I attempted to run multiple chains following p.28 of the cmdstan-guide-2.19.1.pdf but the chains would run sequentially.
Following @bbbales2’s suggestion, I now run the multiple chains in parallel as batch jobs on the cluster:
In the .sh shell script to be submitted with the qsub command, put down
#PBS -t 1-4
cd ~/cmdstan-2.19.1
time ../SSM0.5.2dev sample algorithm=hmc metric=dense_e adapt delta=0.8 \
id=$PBS_ARRAYID data file=../SSM_data.dat output file=samples$PBS_ARRAYID.csv
The -t 1-4 option of the PBS command schedules an array of jobs (1 to 4). The different job numbers will be captured by the environment variable $PBS_ARRAYID as explained in this page.
The second line changes the directory to cmdstan directory that must be the location to use the sampling command in the third line
the inclusion of time in the third line keeps track of the wall time. I need to run the compiled version of the .stan file (in my case SSM0.5.2dev) located in my home directory, which is a level up from the cmdstan directory.
(In my case only, I need to use the metric=dense_e option, instead of the default choice metric=diag_e.)
The output file=samples$PBS_ARRAYID.csv specifies that the sampling output files would be samples1.csv, ... samples4.csv located in the cmdstan directory (a path could have been added to place the output files elsewhere).

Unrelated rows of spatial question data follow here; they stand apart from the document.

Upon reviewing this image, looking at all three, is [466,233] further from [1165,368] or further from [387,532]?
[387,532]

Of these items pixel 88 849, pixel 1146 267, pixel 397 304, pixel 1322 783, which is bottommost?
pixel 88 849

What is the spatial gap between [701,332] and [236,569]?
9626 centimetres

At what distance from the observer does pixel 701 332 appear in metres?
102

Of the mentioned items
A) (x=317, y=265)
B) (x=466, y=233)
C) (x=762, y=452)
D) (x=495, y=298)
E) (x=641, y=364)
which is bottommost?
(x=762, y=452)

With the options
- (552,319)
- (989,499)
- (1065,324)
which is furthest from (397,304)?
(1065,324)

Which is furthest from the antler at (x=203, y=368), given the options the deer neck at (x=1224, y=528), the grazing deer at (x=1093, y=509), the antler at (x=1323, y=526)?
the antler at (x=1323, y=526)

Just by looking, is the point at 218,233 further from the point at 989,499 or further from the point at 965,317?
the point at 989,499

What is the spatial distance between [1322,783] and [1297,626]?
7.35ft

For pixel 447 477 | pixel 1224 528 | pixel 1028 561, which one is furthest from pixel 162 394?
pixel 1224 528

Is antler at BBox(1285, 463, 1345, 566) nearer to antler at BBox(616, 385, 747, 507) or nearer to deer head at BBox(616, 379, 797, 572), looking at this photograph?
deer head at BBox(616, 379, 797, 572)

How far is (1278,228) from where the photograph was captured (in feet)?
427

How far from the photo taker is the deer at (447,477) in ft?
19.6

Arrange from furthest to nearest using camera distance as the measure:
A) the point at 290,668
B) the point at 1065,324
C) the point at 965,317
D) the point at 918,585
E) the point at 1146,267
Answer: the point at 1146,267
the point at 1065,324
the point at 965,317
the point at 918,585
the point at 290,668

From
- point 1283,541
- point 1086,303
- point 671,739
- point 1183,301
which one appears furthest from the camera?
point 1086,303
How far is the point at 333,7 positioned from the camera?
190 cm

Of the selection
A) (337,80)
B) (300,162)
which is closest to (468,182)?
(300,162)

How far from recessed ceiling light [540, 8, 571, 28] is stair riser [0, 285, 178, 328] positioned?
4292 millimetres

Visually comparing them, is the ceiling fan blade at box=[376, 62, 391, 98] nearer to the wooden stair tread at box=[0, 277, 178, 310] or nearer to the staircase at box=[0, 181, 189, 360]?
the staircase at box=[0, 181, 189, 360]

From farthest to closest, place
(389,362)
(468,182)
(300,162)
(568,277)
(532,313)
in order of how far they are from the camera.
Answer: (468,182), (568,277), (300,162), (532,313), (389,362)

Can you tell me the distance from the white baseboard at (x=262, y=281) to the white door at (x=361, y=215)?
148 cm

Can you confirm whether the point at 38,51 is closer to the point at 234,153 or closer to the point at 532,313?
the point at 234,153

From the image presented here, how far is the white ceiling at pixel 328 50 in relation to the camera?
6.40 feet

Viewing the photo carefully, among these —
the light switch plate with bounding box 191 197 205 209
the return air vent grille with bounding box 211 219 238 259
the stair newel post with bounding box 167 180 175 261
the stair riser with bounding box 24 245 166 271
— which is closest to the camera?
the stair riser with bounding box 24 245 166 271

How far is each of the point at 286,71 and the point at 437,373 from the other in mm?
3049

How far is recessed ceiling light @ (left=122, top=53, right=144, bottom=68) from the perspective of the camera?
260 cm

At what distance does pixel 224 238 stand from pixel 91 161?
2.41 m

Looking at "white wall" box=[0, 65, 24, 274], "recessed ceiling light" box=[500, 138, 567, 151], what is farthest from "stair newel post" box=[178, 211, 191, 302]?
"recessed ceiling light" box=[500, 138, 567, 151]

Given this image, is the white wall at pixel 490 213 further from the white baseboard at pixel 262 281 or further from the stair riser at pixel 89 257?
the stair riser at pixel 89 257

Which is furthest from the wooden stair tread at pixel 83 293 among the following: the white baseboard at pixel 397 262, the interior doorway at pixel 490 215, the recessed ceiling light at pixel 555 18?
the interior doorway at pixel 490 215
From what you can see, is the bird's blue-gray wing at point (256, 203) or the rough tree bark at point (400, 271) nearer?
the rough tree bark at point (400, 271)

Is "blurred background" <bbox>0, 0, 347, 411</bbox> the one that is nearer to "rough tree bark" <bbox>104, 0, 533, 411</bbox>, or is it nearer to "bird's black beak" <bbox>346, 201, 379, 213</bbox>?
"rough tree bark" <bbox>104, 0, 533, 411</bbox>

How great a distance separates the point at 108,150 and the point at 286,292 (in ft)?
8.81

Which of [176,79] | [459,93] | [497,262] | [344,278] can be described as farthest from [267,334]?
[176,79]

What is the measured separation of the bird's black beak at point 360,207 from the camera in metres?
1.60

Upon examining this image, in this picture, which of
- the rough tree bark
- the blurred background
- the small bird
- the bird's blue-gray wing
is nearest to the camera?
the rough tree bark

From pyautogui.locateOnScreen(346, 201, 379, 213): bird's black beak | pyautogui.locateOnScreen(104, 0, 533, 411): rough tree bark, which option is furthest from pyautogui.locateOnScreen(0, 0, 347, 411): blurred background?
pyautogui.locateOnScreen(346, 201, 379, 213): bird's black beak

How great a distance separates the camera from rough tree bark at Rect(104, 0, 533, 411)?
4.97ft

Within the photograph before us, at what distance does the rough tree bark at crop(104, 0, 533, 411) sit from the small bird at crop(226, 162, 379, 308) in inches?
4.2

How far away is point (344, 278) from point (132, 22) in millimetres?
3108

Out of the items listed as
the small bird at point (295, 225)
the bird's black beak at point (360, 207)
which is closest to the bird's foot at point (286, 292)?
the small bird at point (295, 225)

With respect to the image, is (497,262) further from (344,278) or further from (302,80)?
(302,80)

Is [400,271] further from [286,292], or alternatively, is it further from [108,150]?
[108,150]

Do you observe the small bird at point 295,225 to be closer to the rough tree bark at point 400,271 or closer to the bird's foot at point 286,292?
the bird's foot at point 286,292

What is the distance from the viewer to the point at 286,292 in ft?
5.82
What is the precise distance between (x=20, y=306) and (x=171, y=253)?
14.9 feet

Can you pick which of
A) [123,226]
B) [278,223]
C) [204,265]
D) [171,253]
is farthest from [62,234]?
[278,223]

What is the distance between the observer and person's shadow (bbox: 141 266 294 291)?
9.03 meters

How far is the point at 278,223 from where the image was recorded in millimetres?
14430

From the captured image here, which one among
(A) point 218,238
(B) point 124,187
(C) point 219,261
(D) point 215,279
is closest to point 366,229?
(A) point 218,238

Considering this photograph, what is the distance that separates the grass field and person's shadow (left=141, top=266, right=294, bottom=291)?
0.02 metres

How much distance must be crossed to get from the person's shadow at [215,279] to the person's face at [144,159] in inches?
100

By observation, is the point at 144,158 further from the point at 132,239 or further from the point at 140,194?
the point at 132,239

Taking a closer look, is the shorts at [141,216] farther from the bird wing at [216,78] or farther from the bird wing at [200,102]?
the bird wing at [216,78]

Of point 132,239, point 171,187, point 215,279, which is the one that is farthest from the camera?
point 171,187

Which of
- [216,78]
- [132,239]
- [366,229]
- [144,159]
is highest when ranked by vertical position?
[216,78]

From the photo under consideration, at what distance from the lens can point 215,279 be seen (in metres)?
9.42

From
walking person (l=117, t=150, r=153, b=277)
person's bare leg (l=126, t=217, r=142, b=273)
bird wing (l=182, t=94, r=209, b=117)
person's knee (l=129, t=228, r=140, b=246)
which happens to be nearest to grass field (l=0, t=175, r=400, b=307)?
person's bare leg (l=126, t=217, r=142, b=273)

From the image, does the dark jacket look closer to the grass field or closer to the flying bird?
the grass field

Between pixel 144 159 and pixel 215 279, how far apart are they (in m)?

Note: Different clusters use different approaches to specify an array of batch jobs. See this post for the case of another cluster. See also this reply to the post.
It’s been a while since I ran cmdstan on our cluster w/ multithreading, but when I was it looked like the timed outputs in the CSVs weren’t matching up with the actual walltime for each chain (CSV time was much longer than actual runtime), so I was using time to time them. Maybe OP is having a similar issue?
Indeed not necessary. The time part came from McElreath’s use of it in this post on a related topic. I didn’t realize the csv output also reports the info.
Do you happen to know whether the command
bin/stansummary samples*.csv
has an option to report only the summary for selected parameters like rstan's
print(fit, c("alpha", "beta", ... ))
?
I am struggling to find a convenient way to examine the output from cmdstan.
I have a bunch of “derived” parameters due to non-centered reparametrization of correlated parameters, such as p_mu, p_sd, p_L, p_err for the original parameter p. My primary interest is in the original parameters. The variation lets me filter out those derived parameters.